10 octobre 2014 - Légalité sous conditions d’une clause de résiliation au profit du cocontractant de l’Administration - Marie-Paule Melka et Denis Garreau


Si le pouvoir de résiliation unilatérale du contrat administratif par l’Administration constitue une prérogative essentielle de cette dernière, prérogative qui trouve application même en l’absence de toute clause et ne peut être valablement écartée par une clause tendant à y faire échec, la Haute juridiction administrative n’avait encore jamais eu l’occasion de se prononcer sur la légalité d’une clause de résiliation au profit du cocontractant de l’Administration.
C’est désormais chose faite.

Par une décision du 8 octobre dernier (Req. n° 370644), le Conseil d’Etat a admis, sous conditions, la possibilité pour les parties d’insérer une telle clause dans un contrat administratif.
En effet, après avoir rappelé que le cocontractant de l’Administration ne peut invoquer les manquements de cette dernière à ses obligations, pour se délier de ses propres obligations, ou résilier unilatéralement le contrat, le Conseil d’Etat reconnaît la licéité d’une clause prévoyant dans une telle hypothèse la résiliation du contrat au profit du cocontractant de l’Administration.
Une telle clause ne peut toutefois être insérée que « dans un contrat qui n’a pas pour objet l’exécution même du service public », et elle ne peut prévoir une telle résiliation unilatérale qu’en cas de méconnaissance par la personne publique de ses obligations contractuelles.

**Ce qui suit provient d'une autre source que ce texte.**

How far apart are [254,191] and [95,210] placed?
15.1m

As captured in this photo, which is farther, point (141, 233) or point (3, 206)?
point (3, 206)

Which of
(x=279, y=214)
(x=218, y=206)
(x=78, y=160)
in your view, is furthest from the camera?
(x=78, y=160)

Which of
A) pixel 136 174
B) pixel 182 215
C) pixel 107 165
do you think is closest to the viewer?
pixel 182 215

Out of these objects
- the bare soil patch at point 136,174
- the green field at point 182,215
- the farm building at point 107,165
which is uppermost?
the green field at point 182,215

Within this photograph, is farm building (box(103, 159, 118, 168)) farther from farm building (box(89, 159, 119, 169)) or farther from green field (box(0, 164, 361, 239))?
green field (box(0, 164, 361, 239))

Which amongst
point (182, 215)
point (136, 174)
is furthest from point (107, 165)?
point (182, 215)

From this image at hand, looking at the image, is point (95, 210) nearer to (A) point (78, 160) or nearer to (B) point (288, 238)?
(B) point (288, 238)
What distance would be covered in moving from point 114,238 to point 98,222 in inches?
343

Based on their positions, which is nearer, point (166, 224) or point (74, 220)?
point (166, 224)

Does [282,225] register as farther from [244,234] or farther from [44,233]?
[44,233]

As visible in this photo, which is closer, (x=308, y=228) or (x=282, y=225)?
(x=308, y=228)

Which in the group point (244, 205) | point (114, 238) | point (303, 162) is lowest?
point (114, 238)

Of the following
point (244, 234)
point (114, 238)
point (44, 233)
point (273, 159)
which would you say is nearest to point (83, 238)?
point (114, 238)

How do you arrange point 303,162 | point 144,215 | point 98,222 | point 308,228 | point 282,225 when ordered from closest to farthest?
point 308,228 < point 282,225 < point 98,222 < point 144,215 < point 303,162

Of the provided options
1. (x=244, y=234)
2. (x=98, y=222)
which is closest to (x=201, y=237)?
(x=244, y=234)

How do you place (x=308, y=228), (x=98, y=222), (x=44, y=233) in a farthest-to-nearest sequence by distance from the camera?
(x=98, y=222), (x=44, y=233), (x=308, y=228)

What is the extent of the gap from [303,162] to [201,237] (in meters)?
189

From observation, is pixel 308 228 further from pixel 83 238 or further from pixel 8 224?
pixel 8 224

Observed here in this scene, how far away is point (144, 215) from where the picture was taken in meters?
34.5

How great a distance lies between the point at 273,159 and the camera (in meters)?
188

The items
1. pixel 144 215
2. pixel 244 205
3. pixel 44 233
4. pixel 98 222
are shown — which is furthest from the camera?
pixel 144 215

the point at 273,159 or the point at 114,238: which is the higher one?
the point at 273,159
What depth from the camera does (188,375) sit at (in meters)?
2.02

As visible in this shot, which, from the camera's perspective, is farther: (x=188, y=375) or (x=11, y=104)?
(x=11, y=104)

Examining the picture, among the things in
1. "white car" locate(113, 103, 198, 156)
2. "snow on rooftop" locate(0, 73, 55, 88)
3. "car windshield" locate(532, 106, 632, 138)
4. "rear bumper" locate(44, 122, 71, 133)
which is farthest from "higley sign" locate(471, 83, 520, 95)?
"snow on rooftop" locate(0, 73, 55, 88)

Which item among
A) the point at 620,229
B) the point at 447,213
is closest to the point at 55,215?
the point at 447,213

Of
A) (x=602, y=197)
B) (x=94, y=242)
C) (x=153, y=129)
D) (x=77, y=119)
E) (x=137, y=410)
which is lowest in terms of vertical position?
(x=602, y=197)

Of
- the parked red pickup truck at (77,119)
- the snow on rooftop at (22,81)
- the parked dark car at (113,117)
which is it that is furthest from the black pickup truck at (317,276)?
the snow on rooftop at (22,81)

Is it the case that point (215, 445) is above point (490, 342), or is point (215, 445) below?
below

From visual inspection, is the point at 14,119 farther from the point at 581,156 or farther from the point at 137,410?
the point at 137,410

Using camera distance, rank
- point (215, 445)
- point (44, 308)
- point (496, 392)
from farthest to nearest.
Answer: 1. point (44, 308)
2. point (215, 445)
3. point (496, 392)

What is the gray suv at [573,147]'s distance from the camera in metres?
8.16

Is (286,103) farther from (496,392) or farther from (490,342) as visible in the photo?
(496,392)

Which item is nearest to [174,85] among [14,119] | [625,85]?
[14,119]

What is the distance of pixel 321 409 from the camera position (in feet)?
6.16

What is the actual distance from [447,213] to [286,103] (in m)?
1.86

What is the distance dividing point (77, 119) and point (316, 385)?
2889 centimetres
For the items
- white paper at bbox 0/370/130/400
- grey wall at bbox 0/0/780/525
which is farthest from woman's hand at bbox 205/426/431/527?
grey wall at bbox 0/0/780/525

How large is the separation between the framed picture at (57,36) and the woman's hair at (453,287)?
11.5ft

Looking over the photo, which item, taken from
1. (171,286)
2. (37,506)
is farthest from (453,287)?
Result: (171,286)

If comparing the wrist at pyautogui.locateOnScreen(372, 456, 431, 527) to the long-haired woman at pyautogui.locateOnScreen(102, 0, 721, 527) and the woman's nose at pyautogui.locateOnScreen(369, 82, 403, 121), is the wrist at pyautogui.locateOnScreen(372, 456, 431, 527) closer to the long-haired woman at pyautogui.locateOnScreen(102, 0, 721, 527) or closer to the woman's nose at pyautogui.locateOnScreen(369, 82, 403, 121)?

En cela, l’arrêt s’inscrit dans un courant jurisprudentiel marqué par un certain rééquilibrage des relations contractuelles entre l’Administration et son cocontractant, notamment marqué par la possibilité offerte à ce dernier de contester devant le juge du contrat la validité d’une mesure de résiliation unilatérale prononcée par l’Administration, et de solliciter la reprise forcée des relations contractuelles (CE, Section, 21 mars 2011, Commune de Béziers Req. n° 304806, Publié au Recueil).
Toutefois, manifestant un souci de préserver la spécificité des intérêts que peut être amenée à défendre l’Administration, le Conseil d’Etat, après avoir dégagé les conditions auxquelles la légalité d’une telle clause est subordonnée, en a encadré très strictement la mise en œuvre.
En effet, si la clause peut prévoir une résiliation au bénéfice du cocontractant de l’Administration, son application suppose… que l’Administration ne s’y oppose pas.
Le Conseil d’Etat confère en effet à cette dernière la possibilité de faire échec à la résiliation justifiée par le manquement à ses obligations : le cocontractant de l’Administration doit en effet informer cette dernière de son souhait de résilier unilatéralement le contrat, l’Administration pouvant invoquer « un motif d’intérêt général, tiré notamment des exigences du service public », auquel cas, le contrat doit être poursuivi, et le cocontractant de l’Administration respecter ses propres obligations…sous peine de voir le contrat être résilié à ses torts exclusifs.
Certes, cette opposition peut être dépassée, le Conseil d’Etat autorisant le cocontractant à « contester devant le juge le motif d’intérêt général qui lui est opposé afin d’obtenir la résiliation du contrat », par exception à l’irrecevabilité des conclusions tendant à contester des mesures d’exécution du contrat.
Il n’en demeure pas moins qu’une telle clause ne peut être regardée comme une véritable clause de résiliation unilatérale puisqu’elle ne peut être mise en œuvre, en cas d’opposition de l’Administration contractante, seul le juge pouvant alors résilier le contrat.
En outre, la résiliation ne peut être prononcée si un motif d’intérêt général s’y oppose.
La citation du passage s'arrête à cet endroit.